平成30年2月22日(木)13:30~15:30

2.開催場所

中央合同庁舎5号館(環境省) 22階 第一会議室

3.議題

(1)富士箱根伊豆国立公園(富士山地域)における公園区域及び公園計画の変更(第2次点検)について【諮問】

(2)三陸復興国立公園における公園区域及び公園計画の変更(一部変更)について【諮問】

(3)国立公園事業の決定、廃止及び変更について【諮問】

・阿寒摩周国立公園   ・釧路湿原国立公園  ・十和田八幡平国立公園

・三陸復興国立公園   ・日光国立公園    ・尾瀬国立公園

・富士箱根伊豆国立公園 ・南アルプス国立公園 ・上信越高原国立公園

・中部山岳国立公園   ・吉野熊野国立公園  ・瀬戸内海国立公園

・大山隠岐国立公園   ・足摺宇和海国立公園 ・阿蘇くじゅう国立公園

・霧島錦江湾国立公園  ・奄美群島国立公園  ・西表石垣国立公園

(4)その他

4.議事経過

諮問事項について審議がなされ、適当であるとの結論に至った。主要な発言は以下のとおりである。

(1)富士箱根伊豆国立公園(富士山地域)における公園区域及び公園計画の変更(第2次点検)について【諮問】

○委員:乗入れ規制ということで指定をされて、恐らく看板とかを出されるのだと思うのですが、恐らくそれだけでは、オフロードバイクの入り込みをきちんと規制できないだろうと。それが実際に保護すべきところに影響を及ぼすということも十分考えられますので、次の一手、その次の一手というのも考えながら、この規制を考えていっていただきたいと思います。

⇒事務局:指定後、警察庁に通知を出し、県警とも連携をして区域の確認やパトロールを行っていく。次の一手についても現地レンジャーに伝えさせていただく。

○委員:既存利用施設の廃止に関して、別の方法で目的が達成されたのか、あるいは別の社会的な変化で、当初の目的が必要なくなったのか

⇒事務局:利用を考えたときに、主要な、利用のための道路になるかどうかというものを考えて、事業道路にするかどうかを考えている。そういった点で、社会的変化、状況の変化を踏まえて、今回削除する点、また今後も生かして、公園事業として執行していただく点、それを整理したということになっている。

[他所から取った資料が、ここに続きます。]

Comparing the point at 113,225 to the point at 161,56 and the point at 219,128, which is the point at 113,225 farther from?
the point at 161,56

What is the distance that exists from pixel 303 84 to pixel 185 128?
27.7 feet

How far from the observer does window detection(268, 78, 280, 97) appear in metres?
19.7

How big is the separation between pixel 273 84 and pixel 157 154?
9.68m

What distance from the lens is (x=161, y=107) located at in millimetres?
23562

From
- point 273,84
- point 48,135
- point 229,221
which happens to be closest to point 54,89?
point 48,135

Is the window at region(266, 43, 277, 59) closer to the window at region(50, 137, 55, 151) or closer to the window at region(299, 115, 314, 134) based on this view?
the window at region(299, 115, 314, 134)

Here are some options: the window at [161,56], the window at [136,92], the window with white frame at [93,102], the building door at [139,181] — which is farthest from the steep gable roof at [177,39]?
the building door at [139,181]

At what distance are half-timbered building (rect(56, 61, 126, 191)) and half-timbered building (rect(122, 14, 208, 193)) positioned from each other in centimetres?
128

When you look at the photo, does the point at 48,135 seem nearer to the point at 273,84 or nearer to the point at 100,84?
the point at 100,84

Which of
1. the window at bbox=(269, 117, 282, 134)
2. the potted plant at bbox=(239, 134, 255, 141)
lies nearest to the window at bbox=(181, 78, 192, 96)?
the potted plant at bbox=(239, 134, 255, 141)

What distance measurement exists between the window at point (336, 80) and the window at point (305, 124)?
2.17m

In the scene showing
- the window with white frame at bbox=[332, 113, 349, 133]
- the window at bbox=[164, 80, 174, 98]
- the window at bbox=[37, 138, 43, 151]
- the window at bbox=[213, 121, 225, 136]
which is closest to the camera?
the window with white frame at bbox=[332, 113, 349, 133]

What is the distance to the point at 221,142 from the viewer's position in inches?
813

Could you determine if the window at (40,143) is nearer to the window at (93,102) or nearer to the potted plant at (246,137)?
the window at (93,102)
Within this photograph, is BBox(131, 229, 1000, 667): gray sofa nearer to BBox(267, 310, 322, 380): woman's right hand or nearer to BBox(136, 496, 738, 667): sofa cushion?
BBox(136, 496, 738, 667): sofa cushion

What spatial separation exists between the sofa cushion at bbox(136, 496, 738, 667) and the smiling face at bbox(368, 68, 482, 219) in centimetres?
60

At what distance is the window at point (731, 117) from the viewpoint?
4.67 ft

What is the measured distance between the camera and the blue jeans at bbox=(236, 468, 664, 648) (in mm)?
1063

○委員:グランピングというのは、どんな豪華なキャンプなのか。

⇒事務局:富士山を眺めながらフレンチを食べられるなど、これまでキャンプをしてきたアウトドアの人たち以外の人たちを取り込むことができる一つのコンテンツとして注目されている。

○委員:スバルラインの終点のところだが、既存の県の施設が老朽化したという話なのだが、代替の施設は必要ないのか。

⇒事務局: 建物自体は非常に老朽化していて、使っていない。民間の休憩所等が多くあるので、県のほうでは新たに整備するということはないと聞いている。

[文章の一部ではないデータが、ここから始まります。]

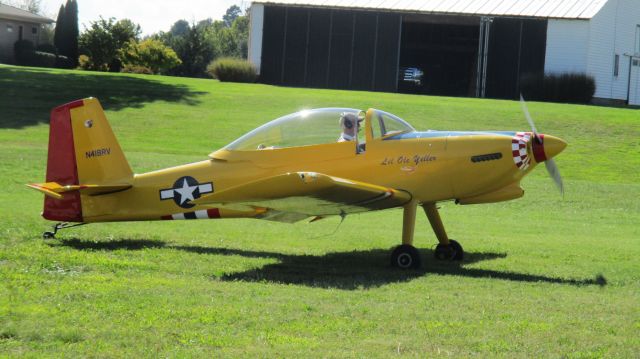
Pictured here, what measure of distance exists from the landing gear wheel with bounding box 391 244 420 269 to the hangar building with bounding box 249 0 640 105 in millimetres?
40071

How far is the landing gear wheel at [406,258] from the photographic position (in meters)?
11.7

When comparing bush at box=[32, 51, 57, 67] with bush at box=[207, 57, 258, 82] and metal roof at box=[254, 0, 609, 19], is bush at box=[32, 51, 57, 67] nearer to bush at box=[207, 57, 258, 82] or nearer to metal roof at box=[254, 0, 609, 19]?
bush at box=[207, 57, 258, 82]

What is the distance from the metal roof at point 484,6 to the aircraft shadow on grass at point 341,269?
39.3 metres

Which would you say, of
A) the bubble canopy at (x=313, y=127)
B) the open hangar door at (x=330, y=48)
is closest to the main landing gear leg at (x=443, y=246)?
the bubble canopy at (x=313, y=127)

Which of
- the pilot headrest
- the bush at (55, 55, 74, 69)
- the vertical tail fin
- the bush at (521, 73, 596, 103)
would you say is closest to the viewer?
the pilot headrest

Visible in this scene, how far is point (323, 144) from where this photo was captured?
40.4 feet

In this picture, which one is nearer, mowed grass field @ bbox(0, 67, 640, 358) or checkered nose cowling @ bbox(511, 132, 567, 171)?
mowed grass field @ bbox(0, 67, 640, 358)

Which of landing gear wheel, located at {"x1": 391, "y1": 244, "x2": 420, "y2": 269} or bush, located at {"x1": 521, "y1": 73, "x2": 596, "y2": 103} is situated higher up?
bush, located at {"x1": 521, "y1": 73, "x2": 596, "y2": 103}

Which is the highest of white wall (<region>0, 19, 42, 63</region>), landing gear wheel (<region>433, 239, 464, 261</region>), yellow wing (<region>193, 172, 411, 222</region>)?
white wall (<region>0, 19, 42, 63</region>)

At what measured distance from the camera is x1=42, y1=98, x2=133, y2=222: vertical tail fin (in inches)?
514

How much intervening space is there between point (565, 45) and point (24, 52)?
136 feet

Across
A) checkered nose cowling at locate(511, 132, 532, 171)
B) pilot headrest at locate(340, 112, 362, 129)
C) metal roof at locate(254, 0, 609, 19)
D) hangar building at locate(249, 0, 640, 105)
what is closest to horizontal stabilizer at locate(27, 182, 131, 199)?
pilot headrest at locate(340, 112, 362, 129)

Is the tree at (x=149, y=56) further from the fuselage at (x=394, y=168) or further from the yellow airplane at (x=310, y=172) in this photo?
the fuselage at (x=394, y=168)

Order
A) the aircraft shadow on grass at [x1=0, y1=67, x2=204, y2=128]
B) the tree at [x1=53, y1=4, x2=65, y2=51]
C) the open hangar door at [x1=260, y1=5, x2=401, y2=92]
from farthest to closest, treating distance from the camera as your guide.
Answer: the tree at [x1=53, y1=4, x2=65, y2=51], the open hangar door at [x1=260, y1=5, x2=401, y2=92], the aircraft shadow on grass at [x1=0, y1=67, x2=204, y2=128]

(2)三陸復興国立公園における公園区域及び公園計画の変更(一部変更)について【諮問】

○委員:ほかの地域でも、もう少し海域を公園として使っていたいとか、事業を拡大したいとか、そういった動きはないのか。

⇒事務局:海岸の国立公園であるため、やはりそういったところを守っていかなければならないと考えている。海域の公園区域を広げるなど、そういった議論は今後していきたい。

○委員:山田湾の海域公園地区について、海域全体の利用を考えるという理由になっているのは、何か特別なことがあるか。

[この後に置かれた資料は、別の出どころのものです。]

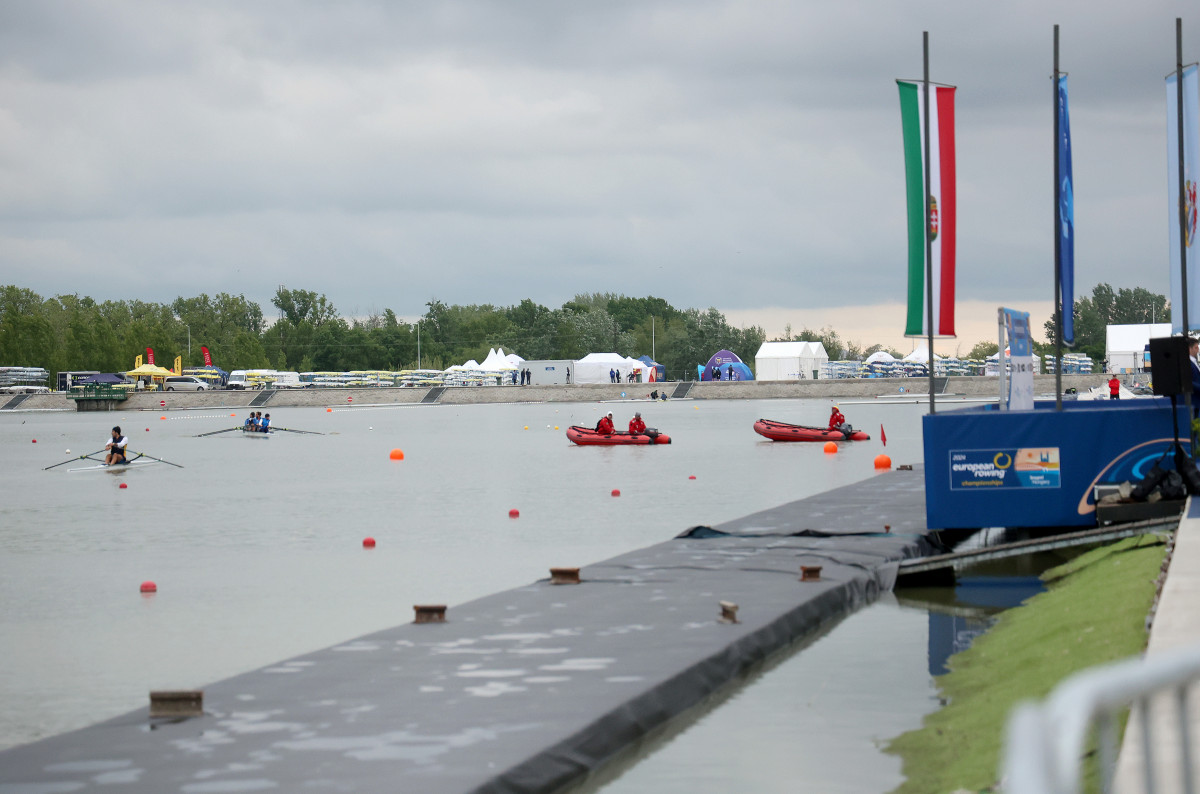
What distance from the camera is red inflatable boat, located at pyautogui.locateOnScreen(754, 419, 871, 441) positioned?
47.9 m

 また、これだけの範囲の海域を指定するにあたり、海域の非常にすぐれたところや特徴があるのか。

⇒事務局: シーカヤックや海岸沿いでの利用、そういったものの観点から、海域公園地区に指定をする。

 海域および海域に浮かぶ小島というところに価値がある、評価されてという観点で考えている。

○委員:山田湾のオランダ島、小島のレクリエーションで、利用数の制限をするとのことについて、利用調整区域のような形になるのか。

⇒事務局:オランダ湾の使い方というのが、野営も考えているが、1日数組限定という野営場にして、より満足度の高い野営を目指していきたいと地元からは聞いている。

○委員:国立公園の地種区分の変更のときに、既存の産業(特に漁業)に対する、何か規制的なものはかからないのか。

 また、祝浜について森・里・川・海のシンボリックな形で外に言うためには、何かこの事業をやることによって、よりそれのつながりが強くなったとか、そういう説明があったほうがいいと思うが、いまひとつその辺のつながりが見えてこない。

⇒○事務局:海域公園地区に指定をしたとしても、漁業が出来ないとか、船を浮かべてはいけないということではない。動力船規制は今回ここにはかけない。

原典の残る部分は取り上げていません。